Your response should reproduce every line of the entries that contains the word "frame".

==== The data

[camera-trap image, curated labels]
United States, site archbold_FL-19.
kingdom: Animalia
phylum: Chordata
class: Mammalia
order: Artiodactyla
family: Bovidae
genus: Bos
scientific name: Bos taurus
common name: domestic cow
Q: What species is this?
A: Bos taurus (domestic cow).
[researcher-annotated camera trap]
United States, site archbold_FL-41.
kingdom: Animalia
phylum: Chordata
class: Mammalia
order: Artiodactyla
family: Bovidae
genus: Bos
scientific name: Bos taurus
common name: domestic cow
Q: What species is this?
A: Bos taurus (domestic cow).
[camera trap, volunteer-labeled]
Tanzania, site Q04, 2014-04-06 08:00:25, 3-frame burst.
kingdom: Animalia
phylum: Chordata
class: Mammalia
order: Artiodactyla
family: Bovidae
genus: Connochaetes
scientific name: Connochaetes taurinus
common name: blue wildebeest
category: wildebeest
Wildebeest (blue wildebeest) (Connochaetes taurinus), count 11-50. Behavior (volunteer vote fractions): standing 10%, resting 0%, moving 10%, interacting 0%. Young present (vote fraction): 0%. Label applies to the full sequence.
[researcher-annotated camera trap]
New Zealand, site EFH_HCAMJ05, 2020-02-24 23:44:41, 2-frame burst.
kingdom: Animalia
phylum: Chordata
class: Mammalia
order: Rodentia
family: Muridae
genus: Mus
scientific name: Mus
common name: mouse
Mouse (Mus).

========

▶ **Written solution**
Tanzania, site Q04, 2014-04-06 08:00:25, 3-frame burst.
New Zealand, site EFH_HCAMJ05, 2020-02-24 23:44:41, 2-frame burst.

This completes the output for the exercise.